Thumbing through a Weight Watchers cookbook borrowed from J&R, I came across Honey Teriyaki Salmon. Honey, good. Teriyaki, good. Salmon, good. I immedietly decided it would be my first entree for Sunday Dinner.
It's a marinade dish, and one requiring stuff we already had in the kitchen; soy sauce, honey, garlic, ginger (left over from the Spice Cream) and citrus juice. I subbed Key Lime juice (which I also have on hand) for the called for fresh lemon.

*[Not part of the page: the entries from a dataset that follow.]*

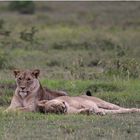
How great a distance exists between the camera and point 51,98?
1031 cm

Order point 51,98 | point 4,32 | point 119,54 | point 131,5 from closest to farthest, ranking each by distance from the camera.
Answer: point 51,98 → point 119,54 → point 4,32 → point 131,5

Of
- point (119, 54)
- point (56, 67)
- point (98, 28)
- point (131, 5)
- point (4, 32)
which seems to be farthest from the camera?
point (131, 5)

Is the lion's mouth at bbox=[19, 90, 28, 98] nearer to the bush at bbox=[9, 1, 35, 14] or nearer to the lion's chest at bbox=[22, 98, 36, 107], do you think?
the lion's chest at bbox=[22, 98, 36, 107]

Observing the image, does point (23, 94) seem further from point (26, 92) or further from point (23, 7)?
point (23, 7)

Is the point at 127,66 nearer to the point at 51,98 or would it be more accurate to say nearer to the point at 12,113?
the point at 51,98

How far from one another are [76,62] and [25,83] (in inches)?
230

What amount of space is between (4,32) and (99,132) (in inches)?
551

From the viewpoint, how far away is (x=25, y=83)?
33.1 feet

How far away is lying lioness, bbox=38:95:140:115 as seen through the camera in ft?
32.0

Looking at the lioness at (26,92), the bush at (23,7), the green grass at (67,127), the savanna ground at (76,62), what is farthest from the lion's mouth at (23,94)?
the bush at (23,7)

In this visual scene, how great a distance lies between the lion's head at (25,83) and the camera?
10078 millimetres

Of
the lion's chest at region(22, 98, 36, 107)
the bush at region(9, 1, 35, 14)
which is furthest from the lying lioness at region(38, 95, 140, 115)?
the bush at region(9, 1, 35, 14)

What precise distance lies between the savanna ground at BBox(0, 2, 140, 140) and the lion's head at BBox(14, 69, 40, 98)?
442mm

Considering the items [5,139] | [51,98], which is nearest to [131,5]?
[51,98]
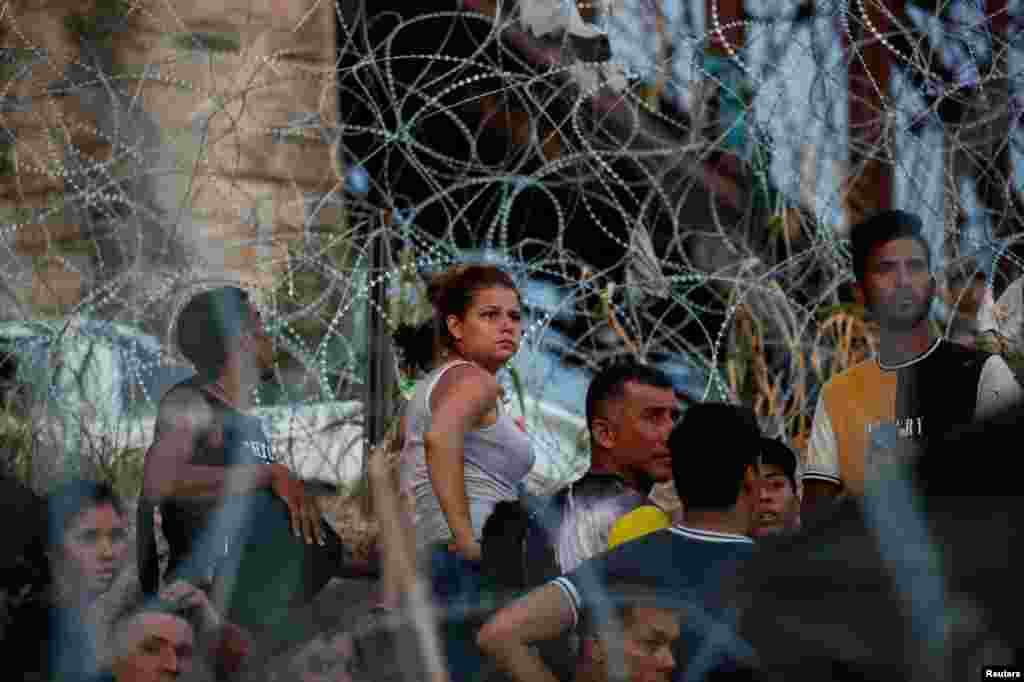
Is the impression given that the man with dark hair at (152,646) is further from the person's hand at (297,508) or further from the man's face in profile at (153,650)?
the person's hand at (297,508)

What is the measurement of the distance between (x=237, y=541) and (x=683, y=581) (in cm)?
134

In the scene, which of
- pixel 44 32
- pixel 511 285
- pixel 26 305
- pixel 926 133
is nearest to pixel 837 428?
pixel 511 285

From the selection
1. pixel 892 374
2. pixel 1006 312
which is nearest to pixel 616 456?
pixel 892 374

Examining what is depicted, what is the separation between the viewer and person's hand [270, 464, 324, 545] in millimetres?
3545

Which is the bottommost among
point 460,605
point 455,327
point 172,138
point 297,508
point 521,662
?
point 521,662

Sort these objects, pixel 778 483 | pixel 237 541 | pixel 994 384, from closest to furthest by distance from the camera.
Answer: pixel 994 384, pixel 237 541, pixel 778 483

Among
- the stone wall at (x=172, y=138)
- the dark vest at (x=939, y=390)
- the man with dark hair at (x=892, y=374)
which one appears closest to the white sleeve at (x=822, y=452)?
the man with dark hair at (x=892, y=374)

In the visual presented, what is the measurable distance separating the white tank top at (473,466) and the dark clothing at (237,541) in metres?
0.20

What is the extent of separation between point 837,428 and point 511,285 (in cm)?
81

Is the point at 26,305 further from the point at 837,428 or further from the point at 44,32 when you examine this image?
the point at 837,428

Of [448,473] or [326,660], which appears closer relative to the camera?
[326,660]

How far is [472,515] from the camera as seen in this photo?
356cm

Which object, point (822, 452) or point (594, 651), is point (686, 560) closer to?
point (594, 651)

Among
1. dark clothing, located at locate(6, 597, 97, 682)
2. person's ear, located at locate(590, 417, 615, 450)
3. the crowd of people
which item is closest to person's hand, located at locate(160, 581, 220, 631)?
the crowd of people
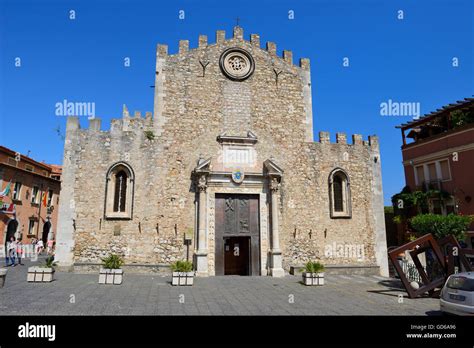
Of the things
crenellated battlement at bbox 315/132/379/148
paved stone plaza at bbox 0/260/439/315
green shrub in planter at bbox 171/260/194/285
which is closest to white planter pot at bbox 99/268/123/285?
paved stone plaza at bbox 0/260/439/315

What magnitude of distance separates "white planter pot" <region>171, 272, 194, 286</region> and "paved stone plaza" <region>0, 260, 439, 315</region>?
0.44 metres

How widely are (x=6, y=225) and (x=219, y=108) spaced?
24.3 metres

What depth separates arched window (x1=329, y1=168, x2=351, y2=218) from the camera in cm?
→ 1823

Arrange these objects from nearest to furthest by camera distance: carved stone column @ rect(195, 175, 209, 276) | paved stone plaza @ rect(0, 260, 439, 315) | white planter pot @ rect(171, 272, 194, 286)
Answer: paved stone plaza @ rect(0, 260, 439, 315) < white planter pot @ rect(171, 272, 194, 286) < carved stone column @ rect(195, 175, 209, 276)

But then there was the fish. J&R had graciously given me a slab of it last sunday, but it went off in our freezer during the week (one reason I buy most fresh ingredients as needed), so I had to go out and get some more. I grabbed a couple nice-looking pieces at "The Metro" (our local up-scale grocery), and got them home to discover not only bones but (~gasp!~) skin, which I hadn't realized in the store.

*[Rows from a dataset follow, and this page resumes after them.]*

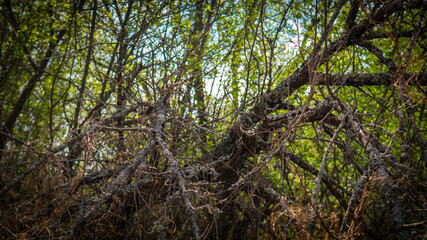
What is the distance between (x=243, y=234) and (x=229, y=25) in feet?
10.4

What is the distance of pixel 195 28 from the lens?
16.3 feet

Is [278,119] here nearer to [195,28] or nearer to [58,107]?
[195,28]

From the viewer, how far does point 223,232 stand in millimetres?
3639

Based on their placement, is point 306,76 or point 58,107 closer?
point 306,76

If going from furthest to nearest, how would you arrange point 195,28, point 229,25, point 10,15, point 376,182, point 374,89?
point 10,15, point 195,28, point 374,89, point 229,25, point 376,182

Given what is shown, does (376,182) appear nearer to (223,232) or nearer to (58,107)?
(223,232)

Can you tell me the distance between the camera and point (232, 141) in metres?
2.89

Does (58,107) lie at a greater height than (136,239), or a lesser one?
greater

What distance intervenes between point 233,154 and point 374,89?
10.7 feet

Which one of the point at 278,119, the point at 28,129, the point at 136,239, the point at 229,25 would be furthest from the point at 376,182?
the point at 28,129

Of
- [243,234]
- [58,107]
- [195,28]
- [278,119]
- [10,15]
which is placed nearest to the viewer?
[278,119]

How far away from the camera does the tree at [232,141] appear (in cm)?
163

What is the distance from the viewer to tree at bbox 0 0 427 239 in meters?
1.63

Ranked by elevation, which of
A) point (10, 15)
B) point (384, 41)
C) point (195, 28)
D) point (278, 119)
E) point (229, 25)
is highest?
point (10, 15)
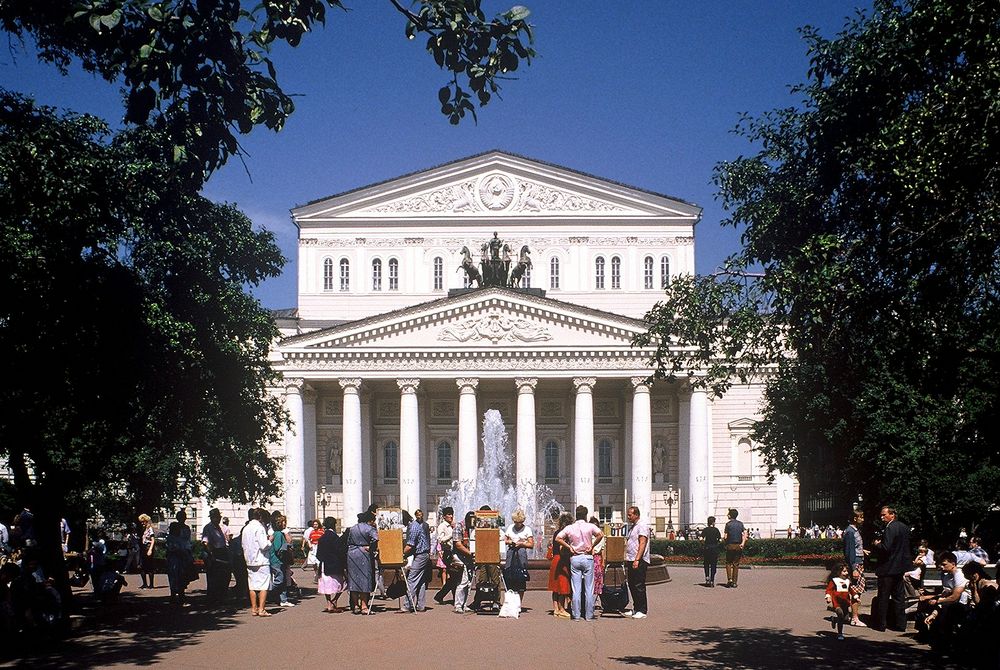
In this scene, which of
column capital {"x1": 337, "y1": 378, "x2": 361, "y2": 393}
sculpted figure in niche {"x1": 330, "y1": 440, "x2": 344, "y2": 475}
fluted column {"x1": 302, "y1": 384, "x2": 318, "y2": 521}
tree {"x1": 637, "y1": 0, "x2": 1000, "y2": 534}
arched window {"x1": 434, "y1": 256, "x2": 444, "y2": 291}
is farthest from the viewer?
arched window {"x1": 434, "y1": 256, "x2": 444, "y2": 291}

I see myself improving as I actively dedicate myself to cuisine, but my knife skills are wanting. I am certainly not up to anything involving blade and fish. Using our odd, off-set filey knife, I managed to skin the filets losing about a quarter of one filet and some clinging bits of shiny skin on the other.
J has known my parents and I since I was a child, longer than I can remember in fact. R has been around since my teen years. They are my extended family; my uncles.
And when they come to our house for dinner, they're lucky if I can get it up to put on shoes, or change out of my sweat pants. I have seen them passed out on my living room floor. They can suck down a few bits of skin, Weight Watchers be damned. At least I got all the bones out. I think.
For all the trouble with the fish, it turned out stupendous. The recipe, overtly healthy though it may be, will be dutifully transcribed into the computer, and enter my ever-growing slush fund of dishes.
For Olive
12 years ago
Nice thing about fish is that you can leave the skin on, if it's only one side. The flesh flakes right off with a fork, leaving a flap of skin to be discarded after supper.